Detection of known viruses. Output from the CZID Metagenomics workflow including number of reads matching known virus, proportion of reads matching known virus (reads per million) and de novo assembled contigs. ¹ The PHV7 reference sequence was unavailable in the GenBank NT database (06/02/2024).
Sample	Known Virus	Library	CZID Metagenomics Workflow
Sample	Known Virus	Library	Unique Reads	Reads Per Million	Contigs
1	SBV	cDNA	36	4.4	0
1	SBV	DNA	0	0	0
2	Rotavirus A	cDNA	2	0.1	0
	Rotavirus A	DNA	0	0	0
	Rotavirus B	cDNA	0	0	0
	Rotavirus B	DNA	0	0	0
3	Rotavirus A	cDNA	1,735,102	249,386.5	76
	Rotavirus A	DNA	18	7.2	0
	Rotavirus B	cDNA	78	11.2	1
	Rotavirus B	DNA	0	0	0
	Rotavirus C	cDNA	44,690	6423.3	17
	Rotavirus C	DNA	0	0	0
4	Rotavirus A	cDNA	0	0	0
	Rotavirus A	DNA	42	11.2	0
	Rotavirus C	cDNA	2	0.2	0
	Rotavirus C	DNA	0	0	0
5	Mpox IIb	cDNA	1331	715.0	1
5	Mpox IIb	DNA	333,126	2,332	107
6	Mpox Ia	cDNA	21	4.5	0
6	Mpox Ia	DNA	201	11.2	6
7	Mpox IIb	DNA	35,295	588.3	23
8	MDV	DNA	2	0.1	0
9	EEHV1A	cDNA	11,394	415.8	150
10	OHV2	cDNA	26	1.7	0
11	PMV1	cDNA	0	0	0
12	IBV	cDNA	10	3	0
13	PHV1	cDNA	2	0.4	0
14	PHV7¹	cDNA	0	0	0

Known Virus Detection from Swab Specimens

For swab specimens, the strategy targeted total nucleic acid to capture both DNA and RNA virus present as whole particles, and therefore both DNA and cDNA libraries were analysed. Across eight swab samples tested containing 12 known viruses, 11 were detected by mNGS with increased qualitative and quantitative detection of RNA and DNA viruses from cDNA and DNA libraries, respectively. Six RNA viruses were detected in cDNA libraries compared to two in DNA libraries and, of the two DNA viruses for which both DNA and cDNA libraries were analysed, there were 333,327 matching reads in DNA libraries compared to 1352 reads in cDNA libraries. One RNA virus (Rotavirus A in Sample 5) was only detected by mNGS analysis of the DNA library. Overall, the increased detection of RNA and DNA viruses from cDNA and DNA libraries, respectively, supports the strategy of dual DNA/RNA analysis for swab-based viral surveillance.

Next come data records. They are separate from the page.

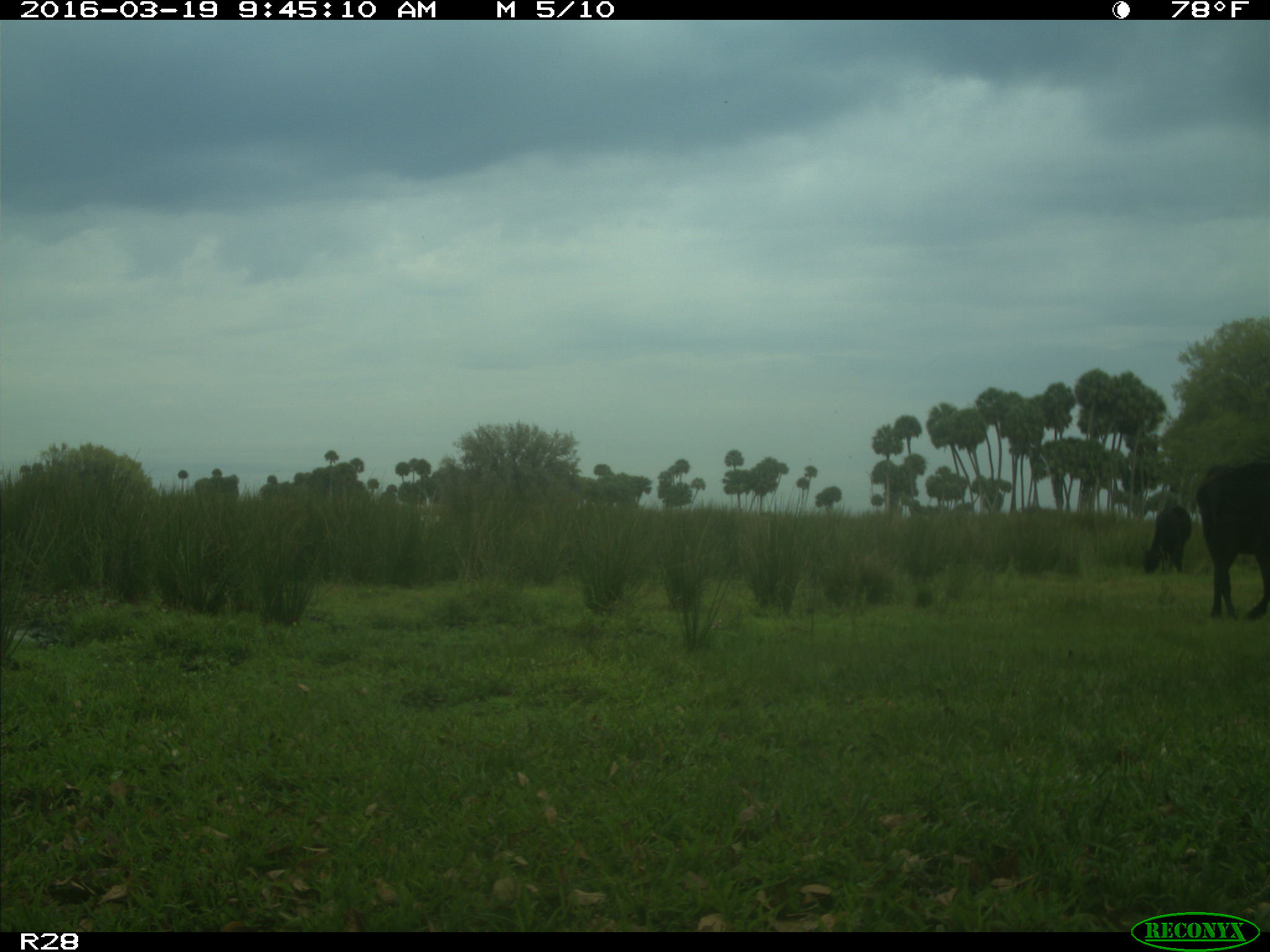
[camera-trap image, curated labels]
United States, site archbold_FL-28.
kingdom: Animalia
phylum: Chordata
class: Mammalia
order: Artiodactyla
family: Bovidae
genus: Bos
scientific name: Bos taurus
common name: domestic cow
Bos taurus (domestic cow).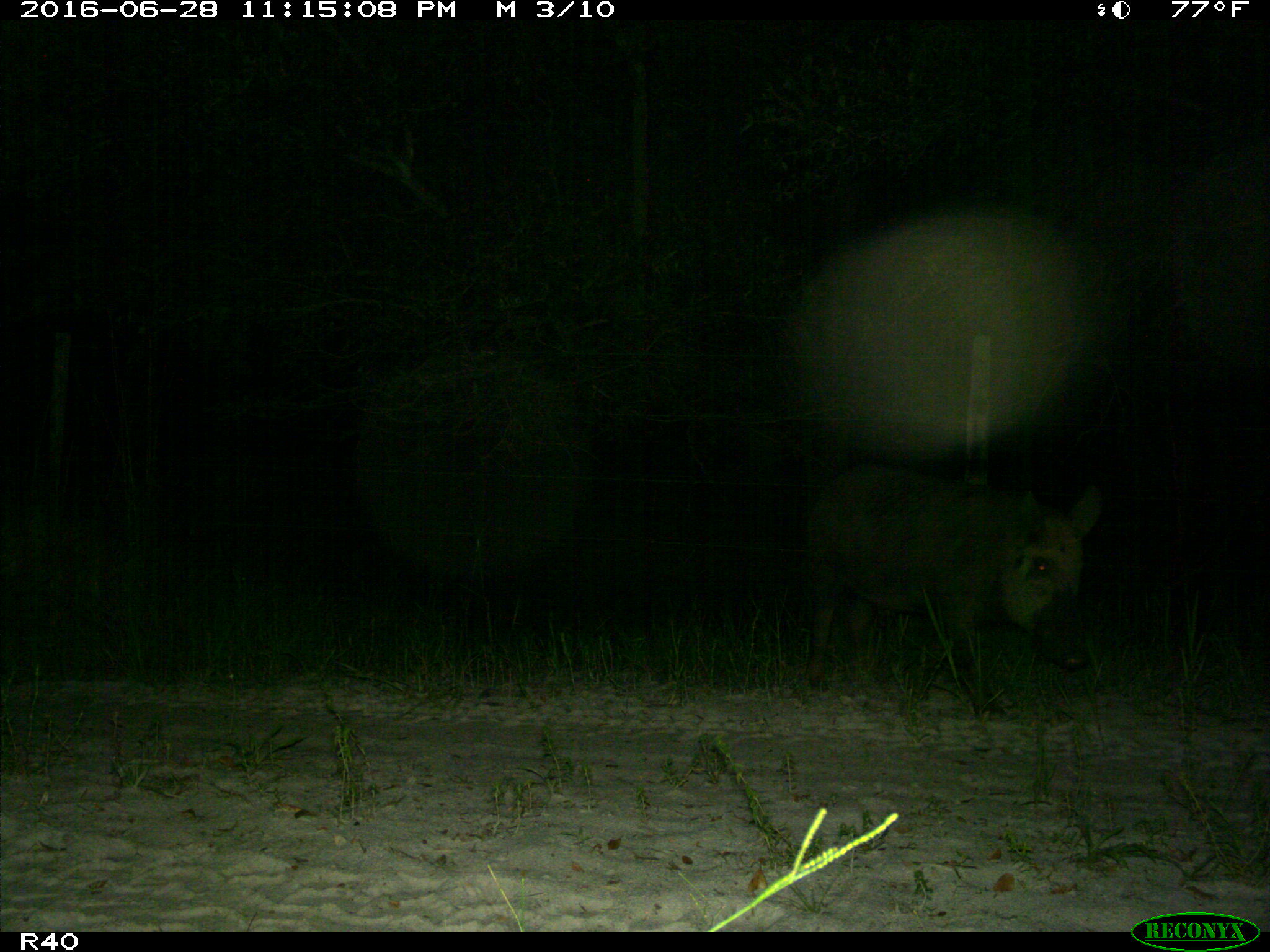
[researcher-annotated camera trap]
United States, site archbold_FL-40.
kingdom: Animalia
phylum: Chordata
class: Mammalia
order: Artiodactyla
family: Suidae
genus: Sus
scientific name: Sus scrofa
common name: wild boar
Sus scrofa (wild boar).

Known Virus Detection from Tissue Specimens

For tissue samples, a transcriptomics approach was prioritised on the premise that actively replicating viruses would generate viral transcripts in affected organs. Reference sequences for five known tissue-associated viruses were present in the GenBank NT database and four were detected using mNGS, including three herpesviruses and one coronavirus, demonstrating the detection of viral transcripts from DNA and RNA viruses using this workflow (Table 3). Successful detection of EEHV1A in heart tissue from an elephant with systemic haemorrhages illustrates how pathological examinations can guide optimal samples selection by targeting organs with macroscopically evident lesions for mNGS analysis (Supplementary Figure S1).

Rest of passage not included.